After all, Marx’s doctoral dissertation was on Epicurean philosophy; and it was the combination of Epicurus’ materialism and Hegel’s dialectical approach that gave rise to the famous “dialectical materialism,” a development that, I would argue, was perhaps the most important event ever in the history of science.
Dialectics of Discovery
Furthermore there is, I think, a general thesis that runs through the book but is never articulated up front. For example, Conner cites approvingly of Simon Winchester’s The Map that Changed the World. That narrative clearly accredits a host of influences that went into William Smith’s construction of that famous geological map of England and Wales. He began with the detailed information given to him by the colliers (miners) who had a detailed knowledge of the way in which rock layers changed in a predictable fashion.

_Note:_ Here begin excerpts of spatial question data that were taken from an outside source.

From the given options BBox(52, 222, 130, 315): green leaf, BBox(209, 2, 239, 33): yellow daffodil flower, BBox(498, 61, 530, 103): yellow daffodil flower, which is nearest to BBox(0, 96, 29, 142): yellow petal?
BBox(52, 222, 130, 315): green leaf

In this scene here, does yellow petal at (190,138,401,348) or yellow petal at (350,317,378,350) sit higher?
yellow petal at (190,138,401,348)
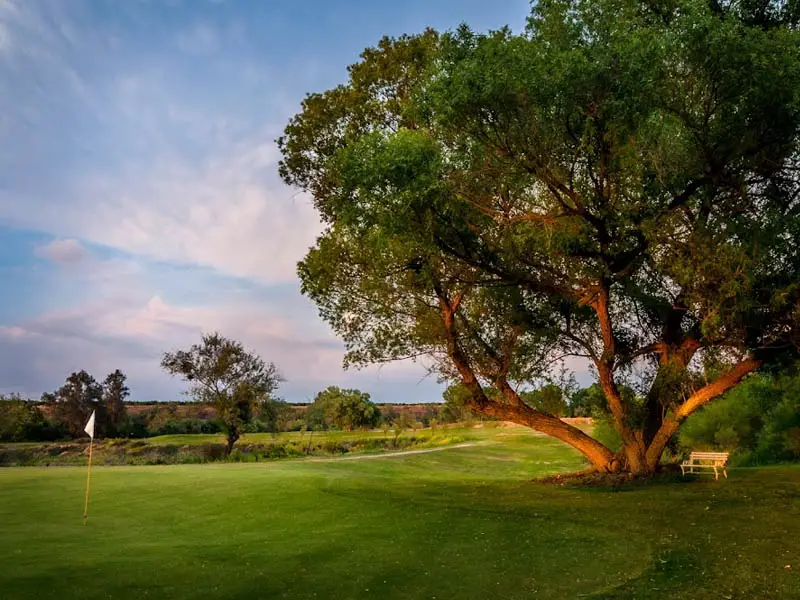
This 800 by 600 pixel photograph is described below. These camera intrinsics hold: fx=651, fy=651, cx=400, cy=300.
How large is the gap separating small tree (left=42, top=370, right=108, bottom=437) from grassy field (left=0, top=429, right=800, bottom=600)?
44.8 meters

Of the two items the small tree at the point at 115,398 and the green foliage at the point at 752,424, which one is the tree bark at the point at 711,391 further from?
the small tree at the point at 115,398

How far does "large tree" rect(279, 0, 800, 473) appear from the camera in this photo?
47.2 feet

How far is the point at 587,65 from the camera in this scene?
1384cm

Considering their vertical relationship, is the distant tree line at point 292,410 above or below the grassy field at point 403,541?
above

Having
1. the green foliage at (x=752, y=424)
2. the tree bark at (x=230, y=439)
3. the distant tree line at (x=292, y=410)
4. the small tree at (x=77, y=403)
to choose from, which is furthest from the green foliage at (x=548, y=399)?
the small tree at (x=77, y=403)

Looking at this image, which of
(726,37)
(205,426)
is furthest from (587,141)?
(205,426)

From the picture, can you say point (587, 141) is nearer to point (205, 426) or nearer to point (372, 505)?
point (372, 505)

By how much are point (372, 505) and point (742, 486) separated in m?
10.5

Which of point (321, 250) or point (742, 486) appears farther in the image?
point (321, 250)

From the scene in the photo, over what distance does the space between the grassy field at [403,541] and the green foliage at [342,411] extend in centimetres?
5377

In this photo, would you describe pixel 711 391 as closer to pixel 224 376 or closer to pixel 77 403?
pixel 224 376

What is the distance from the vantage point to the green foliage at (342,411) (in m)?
75.0

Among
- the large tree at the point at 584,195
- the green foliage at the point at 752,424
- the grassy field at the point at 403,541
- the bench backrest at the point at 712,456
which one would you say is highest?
the large tree at the point at 584,195

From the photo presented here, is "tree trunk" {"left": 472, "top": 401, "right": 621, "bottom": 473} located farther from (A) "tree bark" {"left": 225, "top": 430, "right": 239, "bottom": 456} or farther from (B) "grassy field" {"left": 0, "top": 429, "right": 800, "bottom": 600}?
(A) "tree bark" {"left": 225, "top": 430, "right": 239, "bottom": 456}
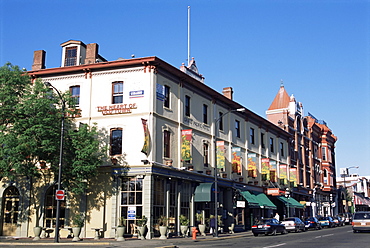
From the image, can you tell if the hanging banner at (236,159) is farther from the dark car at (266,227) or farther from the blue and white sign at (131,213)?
the blue and white sign at (131,213)

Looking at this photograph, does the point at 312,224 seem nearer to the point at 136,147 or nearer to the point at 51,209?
the point at 136,147

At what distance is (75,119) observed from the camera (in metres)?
32.8

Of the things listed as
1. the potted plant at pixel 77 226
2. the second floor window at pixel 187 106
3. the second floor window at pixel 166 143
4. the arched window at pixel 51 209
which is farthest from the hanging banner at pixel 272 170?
the potted plant at pixel 77 226

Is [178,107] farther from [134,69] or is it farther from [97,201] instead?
[97,201]

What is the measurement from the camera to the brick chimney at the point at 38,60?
36.2 m

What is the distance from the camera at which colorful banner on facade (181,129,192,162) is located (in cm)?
3294

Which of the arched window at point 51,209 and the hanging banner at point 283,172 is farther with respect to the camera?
the hanging banner at point 283,172

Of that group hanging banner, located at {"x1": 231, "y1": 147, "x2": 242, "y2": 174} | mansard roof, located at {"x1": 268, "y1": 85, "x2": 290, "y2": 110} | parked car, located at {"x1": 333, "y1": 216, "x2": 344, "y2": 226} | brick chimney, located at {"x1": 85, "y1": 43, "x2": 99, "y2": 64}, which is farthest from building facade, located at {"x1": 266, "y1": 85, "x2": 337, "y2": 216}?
brick chimney, located at {"x1": 85, "y1": 43, "x2": 99, "y2": 64}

But it was Smith himself who generalized those predictions to suggest, contrary to the beliefs of the colliers, that an orderly sequence must exist also in the rocks under the hill that lie on top of those rock strata. And Smith was clearly under the influence, in part, of the writings of James Hutton, who would have been considered a professional geologist at the time.

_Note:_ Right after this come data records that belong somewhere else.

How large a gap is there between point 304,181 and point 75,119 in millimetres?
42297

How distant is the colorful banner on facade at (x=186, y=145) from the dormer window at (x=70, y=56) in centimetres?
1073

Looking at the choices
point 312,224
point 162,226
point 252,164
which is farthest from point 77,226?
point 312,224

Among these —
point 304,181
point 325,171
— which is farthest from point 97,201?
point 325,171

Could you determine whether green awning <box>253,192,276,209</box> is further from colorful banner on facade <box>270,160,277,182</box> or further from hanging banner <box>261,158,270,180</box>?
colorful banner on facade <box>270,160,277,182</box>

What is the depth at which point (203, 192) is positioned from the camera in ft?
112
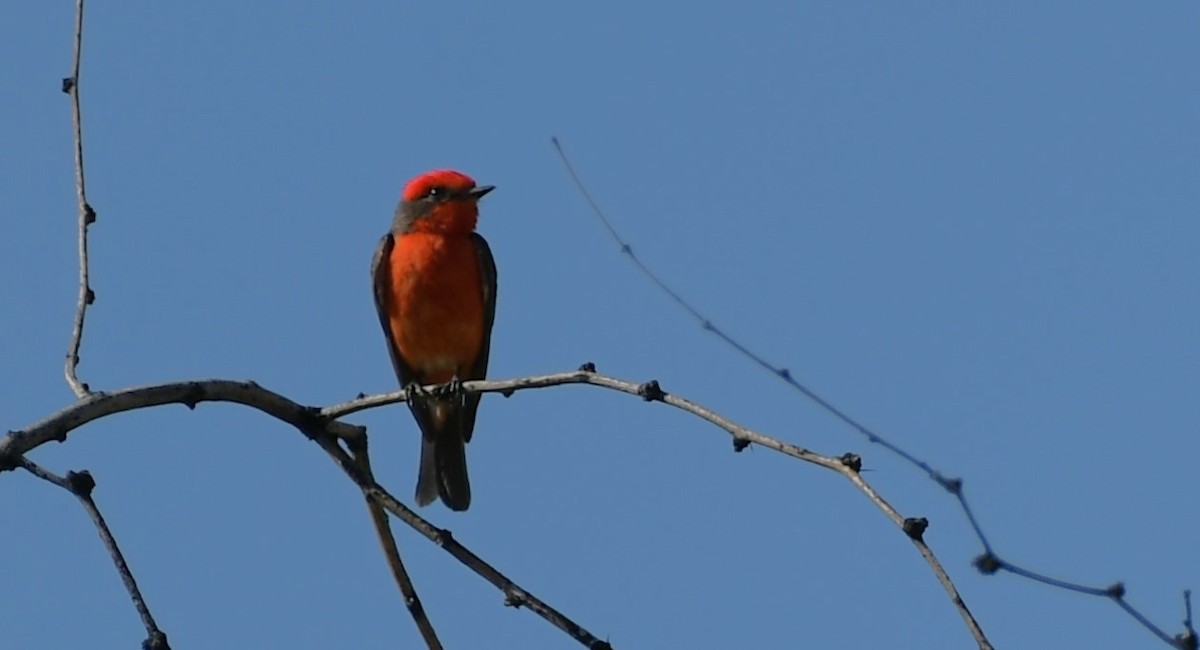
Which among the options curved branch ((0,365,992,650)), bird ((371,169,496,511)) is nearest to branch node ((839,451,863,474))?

So what really happened? To suggest that the colliers made the discovery is wrong. They had the data gained from experience, not only personal, but through the oral traditions of however many generations of miners existed at that time. To suggest that Hutton made the discovery is obviously wrong, but he clearly had something to do with it. To suggest that Smith made the discovery is also not quite right since he never could have done it without the knowledge gleaned from both the colliers and Hutton.

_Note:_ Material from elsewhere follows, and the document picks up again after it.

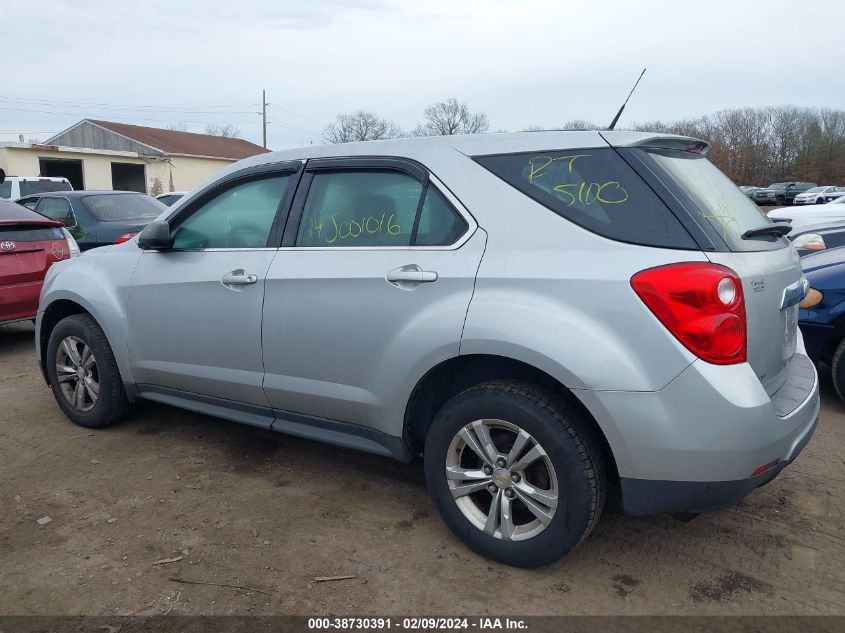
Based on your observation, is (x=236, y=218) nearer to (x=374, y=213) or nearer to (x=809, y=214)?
(x=374, y=213)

To fully understand the map you have to look at the detailed way in which the colliers, Smith, and Hutton interacted with one another. Put another way, the process was a dialectical one in which colliers were unable to understand something that a slightly more general intellect, Smith, could; but Smith himself came to understand the generalities through having read Hutton, who had also been influenced by a previous generation of colliers. To put this in its most simplified form, if we suppose there are two types of knowledge, deep but narrow, versus broad but superficial, science emerges from the synthesis of these two dialectical categories, knowledge that is both general and deep. That is the take home message, for me.
I doubt that Conner would disagree. But there is no place that this thesis is laid out with clarity. He comes closest to doing so in chapter 1, where the analytical framework for the whole book is laid out. There he cites Robert Boyle who apparently said it quite some time ago: “as the naturalist may … derive much knowledge from an inspection into the trades, so by virtue of the knowledge thus acquired … he may be as able to contribute to the improvement of the trades.” This is as important an observation as the famous law (on the pressure and volume of gases) named after him.
But lest the reader think that I insinuate negativity about the book, let me emphasize that it is a great book, well-worth the read. All that I can say of its shortcomings is that I look forward to Conner’s next three books on the people’s history of science.